Civitas, 18 August 2009

Peter Hyman was a political strategist to Tony Blair between 1994 and 2003.  He is now the deputy head of a London comprehensive. In last Sunday’s Observer, he correctly identifies what’s fundamentally wrong with state schooling, but then proposes a remedy that will only make matters worse. What is that prevents Labour Party supporters like him being able to think straight thinking about education? I wish I knew.

Hyman rightly says that ‘the annual debate about whether exams are too easy or too hard misses the point — which is whether the exams test the rights sort of thing.’

To determine what pupils should be tested on, he argues, we need to identify first what skills we want them to acquire by the time they leave school. The qualities and skills Hyman believes that schools should be focussing on developing in their pupils are said to be: ‘critical thinking, analysis, public speaking, reflection, leadership, independence, [and] love of reading’.

I can go along with all this, although love of reading is less a skill than a sentiment.  But then we get the big non sequitor that always seems to afflict Labour Party thinking about education.

Hyman argues the best way schools can go about instilling these skills and qualities is to introduce a new ‘critical thinking skills curriculum’ similar to the one that he has just spent several months devising with his colleagues.

What Hyman entirely fails to explain is why an old-fashioned subject-based curriculum cannot foster all these skills?

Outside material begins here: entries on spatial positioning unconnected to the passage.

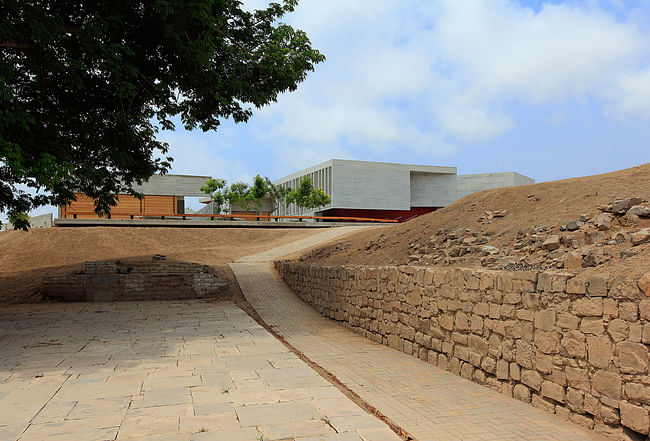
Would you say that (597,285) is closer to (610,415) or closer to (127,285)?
(610,415)

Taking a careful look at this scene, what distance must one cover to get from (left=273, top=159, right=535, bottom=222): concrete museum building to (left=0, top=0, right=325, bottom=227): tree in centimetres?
3734

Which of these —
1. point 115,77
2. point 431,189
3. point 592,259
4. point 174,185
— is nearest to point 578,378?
point 592,259

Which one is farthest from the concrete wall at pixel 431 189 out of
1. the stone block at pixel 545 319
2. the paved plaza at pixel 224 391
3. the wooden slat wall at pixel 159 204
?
the stone block at pixel 545 319

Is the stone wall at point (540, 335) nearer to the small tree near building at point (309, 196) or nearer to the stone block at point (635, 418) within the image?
the stone block at point (635, 418)

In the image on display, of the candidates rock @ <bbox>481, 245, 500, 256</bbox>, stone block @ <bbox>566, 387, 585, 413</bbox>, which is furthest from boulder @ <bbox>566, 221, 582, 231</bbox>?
stone block @ <bbox>566, 387, 585, 413</bbox>

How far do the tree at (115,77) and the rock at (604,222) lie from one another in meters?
8.08

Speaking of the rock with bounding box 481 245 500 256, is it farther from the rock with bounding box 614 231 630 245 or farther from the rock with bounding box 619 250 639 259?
the rock with bounding box 619 250 639 259

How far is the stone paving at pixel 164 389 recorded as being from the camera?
4125 millimetres

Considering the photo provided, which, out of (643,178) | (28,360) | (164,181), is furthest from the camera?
(164,181)

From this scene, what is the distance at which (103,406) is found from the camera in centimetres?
479

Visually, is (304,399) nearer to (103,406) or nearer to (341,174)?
(103,406)

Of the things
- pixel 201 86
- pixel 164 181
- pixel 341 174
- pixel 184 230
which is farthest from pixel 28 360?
pixel 341 174

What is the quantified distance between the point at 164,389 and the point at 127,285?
33.6 feet

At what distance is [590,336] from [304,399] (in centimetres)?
302
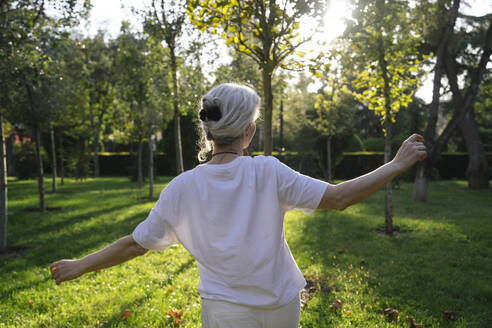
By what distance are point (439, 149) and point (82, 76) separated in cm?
1369

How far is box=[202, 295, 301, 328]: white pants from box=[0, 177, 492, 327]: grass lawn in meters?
2.47

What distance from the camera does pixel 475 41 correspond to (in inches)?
806

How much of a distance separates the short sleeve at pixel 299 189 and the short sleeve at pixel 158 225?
544 mm

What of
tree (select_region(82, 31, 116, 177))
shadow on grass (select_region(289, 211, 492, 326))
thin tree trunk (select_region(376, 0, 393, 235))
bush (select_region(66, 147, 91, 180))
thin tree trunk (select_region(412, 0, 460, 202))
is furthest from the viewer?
tree (select_region(82, 31, 116, 177))

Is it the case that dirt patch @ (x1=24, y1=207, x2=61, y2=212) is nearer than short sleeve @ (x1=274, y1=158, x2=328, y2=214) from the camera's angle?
No

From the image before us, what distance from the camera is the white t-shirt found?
1.67 meters

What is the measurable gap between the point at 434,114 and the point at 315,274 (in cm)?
844

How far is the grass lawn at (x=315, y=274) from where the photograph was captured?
4.19m

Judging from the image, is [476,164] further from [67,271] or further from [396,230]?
[67,271]

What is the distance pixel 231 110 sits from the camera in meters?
1.70

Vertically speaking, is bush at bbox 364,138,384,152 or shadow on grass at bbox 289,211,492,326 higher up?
bush at bbox 364,138,384,152

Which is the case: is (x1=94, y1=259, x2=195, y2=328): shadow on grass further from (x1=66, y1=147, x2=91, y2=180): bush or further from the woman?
(x1=66, y1=147, x2=91, y2=180): bush

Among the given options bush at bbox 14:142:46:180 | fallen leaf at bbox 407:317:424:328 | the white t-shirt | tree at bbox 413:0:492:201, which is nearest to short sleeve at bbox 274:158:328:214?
the white t-shirt

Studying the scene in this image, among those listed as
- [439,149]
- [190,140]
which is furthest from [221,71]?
[190,140]
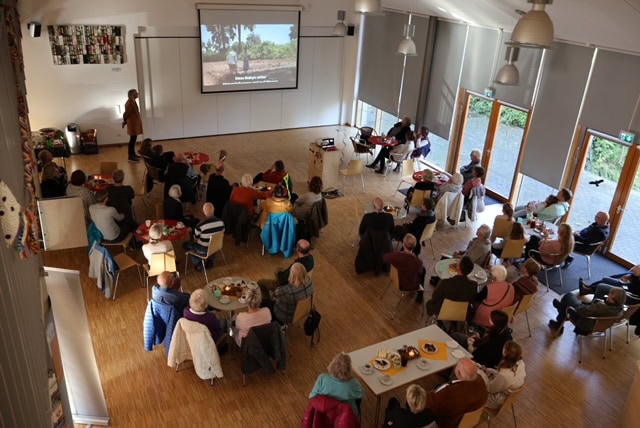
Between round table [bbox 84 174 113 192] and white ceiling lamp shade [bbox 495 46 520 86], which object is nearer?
white ceiling lamp shade [bbox 495 46 520 86]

We know by now that, when introduced, the National Curriculum was far too detailed and prescriptive. We also know that the appalling testing regime that accompanied it has had a very deleterious impact on teaching and learning. But there is nothing, absolutely nothing, wrong with the notion that the subjects it prescribed, when introduced, were perfectly suitable vehicles for fostering the skills and qualities Hyman wants schoolchildren to leave school with.

Why do they or we need a new subject or area of thinking ‘critical thinking’ by which to develop these skills, as if the other subjects cannot do so?

It’s true they cannot, as they presently have to be taught. But what that calls for are educational reforms that make them able to be. What it doesn’t call for are yet more new subjects that only further reduce the time available for the old ones.

Hyman wants schools to instil in their pupils critical thinking, analysis, reflection and independence. Well, he hasn’t exhibited much of any of these to me. He’s just spinning in the wind to enable his party continue to avoid facing up to the terrible mess it has made of education and what needs to be done to clear it up.

The first and vital step is to instate a proper academic curriculum. That needs supplementing by ensuring that only properly qualified teachers teach it. This may require having to pay properly qualified teachers a market rate for the job, if there are shortages in certain areas like science. It also means restoring their ability to teach by allowing them to exclude, permanently if necessary, disruptive pupils.

The rest is silence… the silence that descends upon a classroom when the children it contains are absorbed in their studies. Of course, there should be time for discussion and debate. But if children are to be taught to think, analyse and reflect, as Hyman claims he want them to be, then they need to be set tasks that demand and produce silence in class.

It is a long time since it was last heard in all too many state schools.

I doubt if it shall be heard for a very long time in Hyman’s or in any other state schools, if they are made to follow the curriculum path on which he wishes to take them.